Renate Loehnert ist auf die Aufgabe gut vorbereitet. Über den Asylhelferkreis in Mering hat sie bereits sechs Monate ein kurdisch-yezidisches Ehepaar unterrichtet und betreut. Außerdem hat sich die engagierte ehrenamtliche Helferin von den anderen Freiwilligen in Mering einiges abgeschaut.

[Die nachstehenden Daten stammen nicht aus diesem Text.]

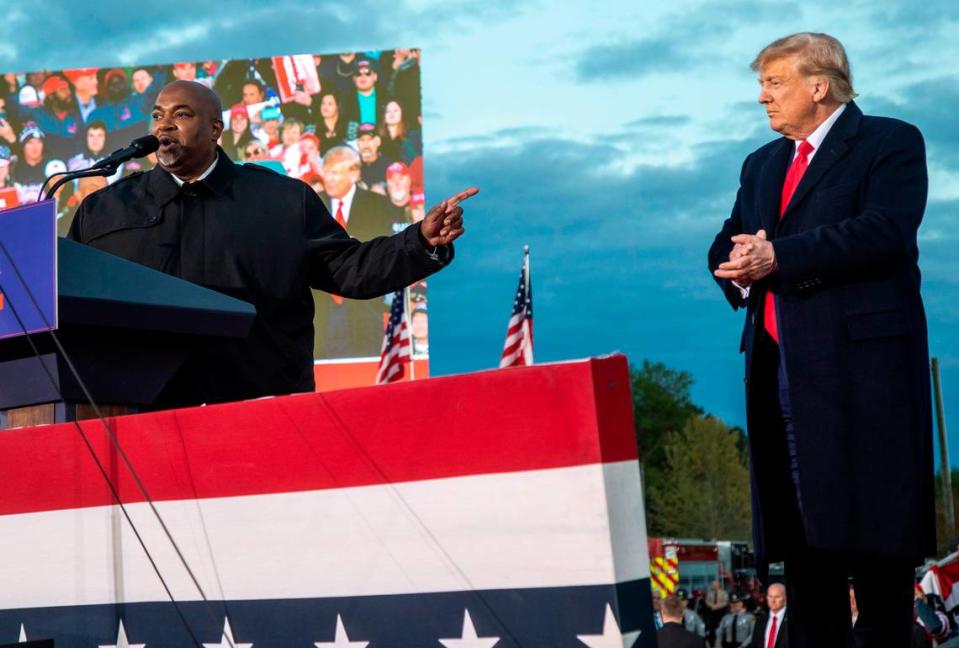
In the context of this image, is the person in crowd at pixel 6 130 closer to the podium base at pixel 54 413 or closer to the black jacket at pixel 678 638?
the black jacket at pixel 678 638

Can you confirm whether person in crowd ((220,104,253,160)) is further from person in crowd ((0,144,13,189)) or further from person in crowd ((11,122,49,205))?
person in crowd ((0,144,13,189))

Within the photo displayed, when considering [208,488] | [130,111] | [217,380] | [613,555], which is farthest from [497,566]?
[130,111]

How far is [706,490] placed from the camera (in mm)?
48531

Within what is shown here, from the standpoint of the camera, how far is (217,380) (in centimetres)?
294

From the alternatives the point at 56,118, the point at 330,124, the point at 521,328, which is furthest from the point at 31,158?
the point at 521,328

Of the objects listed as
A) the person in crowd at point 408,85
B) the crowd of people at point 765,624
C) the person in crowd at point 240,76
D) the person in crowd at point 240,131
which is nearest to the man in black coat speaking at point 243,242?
the crowd of people at point 765,624

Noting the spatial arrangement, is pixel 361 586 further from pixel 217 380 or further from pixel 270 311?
pixel 270 311

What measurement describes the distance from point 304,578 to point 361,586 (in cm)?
10

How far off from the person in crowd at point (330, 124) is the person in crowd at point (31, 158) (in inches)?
151

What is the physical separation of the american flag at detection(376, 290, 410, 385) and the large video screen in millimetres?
338

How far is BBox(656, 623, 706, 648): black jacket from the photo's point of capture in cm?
808

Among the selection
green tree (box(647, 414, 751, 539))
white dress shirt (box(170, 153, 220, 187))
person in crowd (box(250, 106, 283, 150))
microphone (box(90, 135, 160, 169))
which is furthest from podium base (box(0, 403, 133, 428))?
green tree (box(647, 414, 751, 539))

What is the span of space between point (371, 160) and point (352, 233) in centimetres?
100

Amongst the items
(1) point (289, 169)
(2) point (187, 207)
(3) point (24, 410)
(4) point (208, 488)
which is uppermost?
(1) point (289, 169)
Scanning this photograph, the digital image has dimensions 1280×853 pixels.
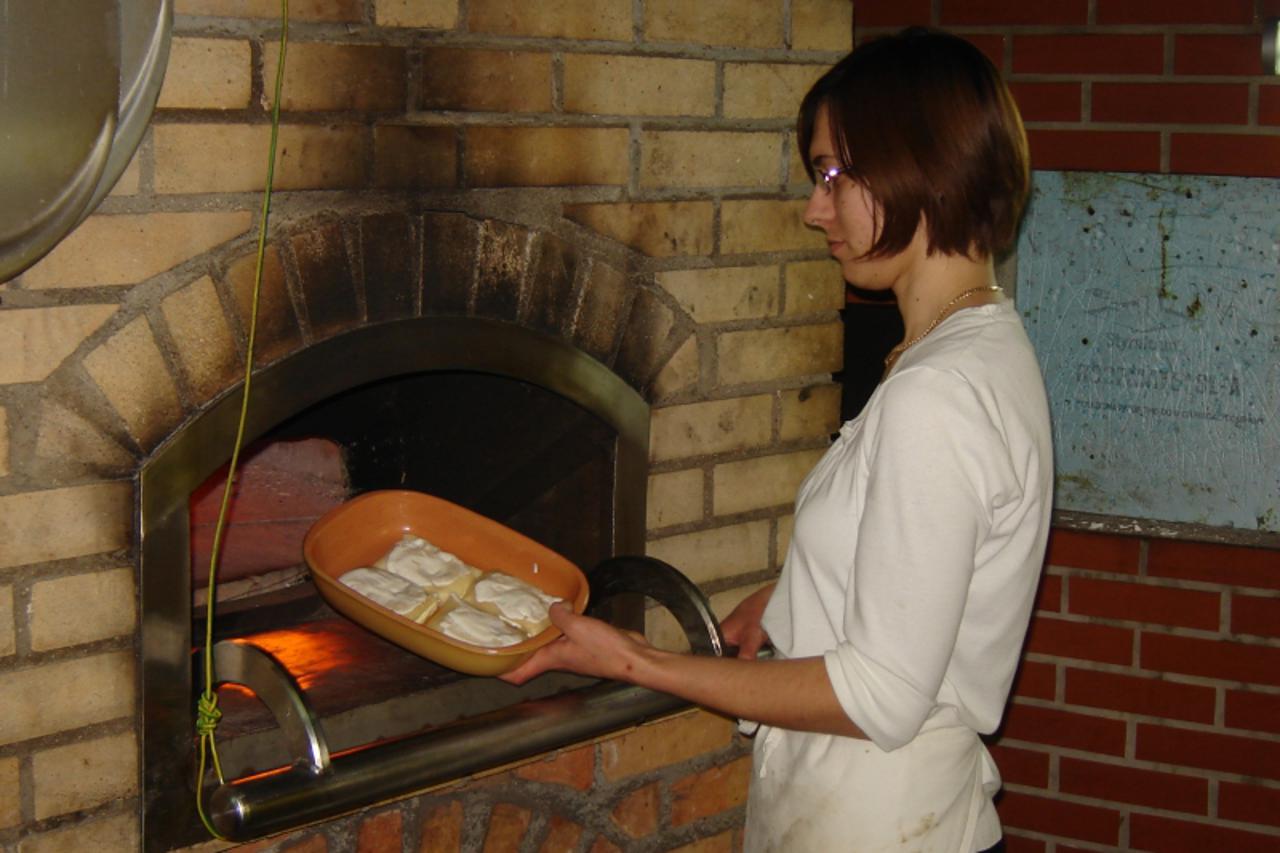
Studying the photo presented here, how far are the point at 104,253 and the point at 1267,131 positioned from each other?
194cm

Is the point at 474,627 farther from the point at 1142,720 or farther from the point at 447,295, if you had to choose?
the point at 1142,720

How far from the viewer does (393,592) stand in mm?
1921

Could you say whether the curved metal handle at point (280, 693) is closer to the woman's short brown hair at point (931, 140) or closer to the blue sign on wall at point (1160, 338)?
the woman's short brown hair at point (931, 140)

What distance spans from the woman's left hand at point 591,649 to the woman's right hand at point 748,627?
0.28 meters

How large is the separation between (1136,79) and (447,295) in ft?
4.61

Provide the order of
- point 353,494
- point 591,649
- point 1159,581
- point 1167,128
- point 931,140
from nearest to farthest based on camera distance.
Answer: point 931,140
point 591,649
point 353,494
point 1167,128
point 1159,581

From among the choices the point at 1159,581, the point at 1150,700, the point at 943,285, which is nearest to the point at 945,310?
the point at 943,285

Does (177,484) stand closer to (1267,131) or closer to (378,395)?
(378,395)

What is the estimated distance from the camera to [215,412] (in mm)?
1752

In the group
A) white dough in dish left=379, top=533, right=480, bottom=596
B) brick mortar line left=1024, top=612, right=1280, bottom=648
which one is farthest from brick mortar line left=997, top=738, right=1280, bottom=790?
white dough in dish left=379, top=533, right=480, bottom=596

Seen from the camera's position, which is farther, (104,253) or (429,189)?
(429,189)

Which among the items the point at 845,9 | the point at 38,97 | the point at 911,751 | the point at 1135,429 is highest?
the point at 845,9

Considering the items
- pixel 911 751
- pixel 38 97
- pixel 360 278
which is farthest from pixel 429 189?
pixel 911 751

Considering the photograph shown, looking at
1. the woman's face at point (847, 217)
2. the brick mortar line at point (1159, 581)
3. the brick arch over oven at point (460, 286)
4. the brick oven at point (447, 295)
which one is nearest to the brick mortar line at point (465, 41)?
the brick oven at point (447, 295)
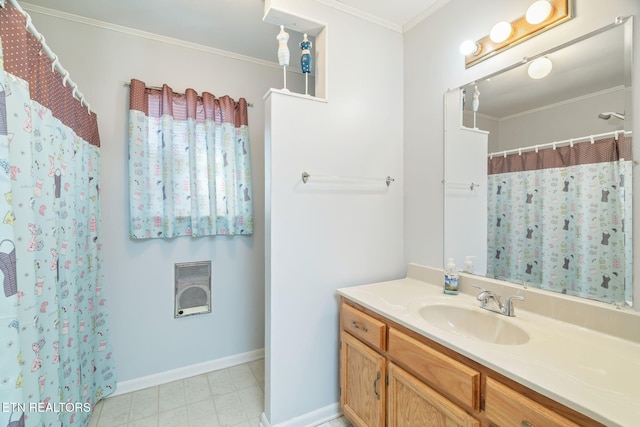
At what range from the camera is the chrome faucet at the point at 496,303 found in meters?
1.25

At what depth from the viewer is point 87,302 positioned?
5.59 ft

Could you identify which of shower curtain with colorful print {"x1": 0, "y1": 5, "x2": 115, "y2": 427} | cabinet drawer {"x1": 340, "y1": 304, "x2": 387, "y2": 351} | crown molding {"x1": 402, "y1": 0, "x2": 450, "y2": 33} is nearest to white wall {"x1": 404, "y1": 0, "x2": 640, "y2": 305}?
crown molding {"x1": 402, "y1": 0, "x2": 450, "y2": 33}

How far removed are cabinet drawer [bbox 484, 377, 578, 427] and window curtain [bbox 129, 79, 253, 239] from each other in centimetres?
194

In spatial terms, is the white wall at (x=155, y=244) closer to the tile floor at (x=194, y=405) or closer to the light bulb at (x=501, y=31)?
the tile floor at (x=194, y=405)

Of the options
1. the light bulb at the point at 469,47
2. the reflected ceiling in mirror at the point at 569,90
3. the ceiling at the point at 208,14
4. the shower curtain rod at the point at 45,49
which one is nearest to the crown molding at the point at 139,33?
the ceiling at the point at 208,14

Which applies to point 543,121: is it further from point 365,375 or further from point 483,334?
point 365,375

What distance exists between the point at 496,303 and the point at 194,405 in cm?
198

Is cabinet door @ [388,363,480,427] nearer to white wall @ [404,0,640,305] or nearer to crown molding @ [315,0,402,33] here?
white wall @ [404,0,640,305]

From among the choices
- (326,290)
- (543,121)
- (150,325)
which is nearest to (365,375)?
(326,290)

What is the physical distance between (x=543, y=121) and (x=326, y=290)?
141cm

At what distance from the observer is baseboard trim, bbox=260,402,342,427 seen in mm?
1638

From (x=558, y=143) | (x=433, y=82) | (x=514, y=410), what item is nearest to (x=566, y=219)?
(x=558, y=143)

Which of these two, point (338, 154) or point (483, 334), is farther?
point (338, 154)

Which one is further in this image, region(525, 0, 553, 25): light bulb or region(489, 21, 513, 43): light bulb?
region(489, 21, 513, 43): light bulb
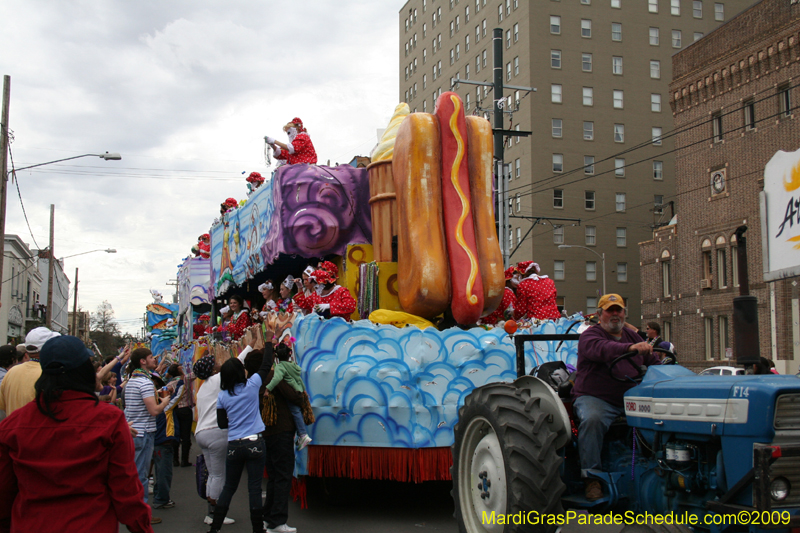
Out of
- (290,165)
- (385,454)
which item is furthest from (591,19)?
(385,454)

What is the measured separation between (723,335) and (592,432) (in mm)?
31177

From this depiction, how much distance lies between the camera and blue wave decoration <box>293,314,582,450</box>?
23.7 feet

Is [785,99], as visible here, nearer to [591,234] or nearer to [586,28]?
[591,234]

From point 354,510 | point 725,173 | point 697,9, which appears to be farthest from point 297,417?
point 697,9

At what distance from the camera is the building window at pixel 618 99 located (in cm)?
5206

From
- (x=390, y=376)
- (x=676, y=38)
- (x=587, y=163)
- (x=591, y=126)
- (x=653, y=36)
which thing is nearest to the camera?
(x=390, y=376)

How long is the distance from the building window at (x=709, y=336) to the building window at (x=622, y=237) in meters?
17.0

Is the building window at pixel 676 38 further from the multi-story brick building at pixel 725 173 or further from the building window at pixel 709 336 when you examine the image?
the building window at pixel 709 336

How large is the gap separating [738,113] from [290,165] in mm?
27394

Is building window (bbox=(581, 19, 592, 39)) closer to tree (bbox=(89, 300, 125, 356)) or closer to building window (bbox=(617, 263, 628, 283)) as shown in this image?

Ihre Aufgabe sieht sie folgendermaßen: „Mein Ziel ist es, die Asylbewerber so rasch wie möglich zu selbstständigem Handeln im deutschsprachigen Umfeld fähig zu machen. Das heißt Deutsch, Deutsch, Deutsch und interkulturelle Informationen: Das fängt an mit Öffnungszeiten von Läden, Behörden und Praxen, Mülltrennung, Feiertagen, Vereinswesen und Dorffesten.“

Für eine gelungene Abwechslung im Asylbewerberalltag sorgte der Fahrrad-Workshop, bei dem gespendete Fahrräder repariert und fahrtüchtig gemacht wurden. Außerdem hat Günter Wurm kurzfristig ein Fußballspiel mit einigen Helfern und den jungen Männern aus Somalia organisiert. Um Badeunfällen vorzubeugen, hat er sich im Freibad in Prittriching bereits nach einer Schwimm-Trainingszeit für die Asylbewerber erkundigt.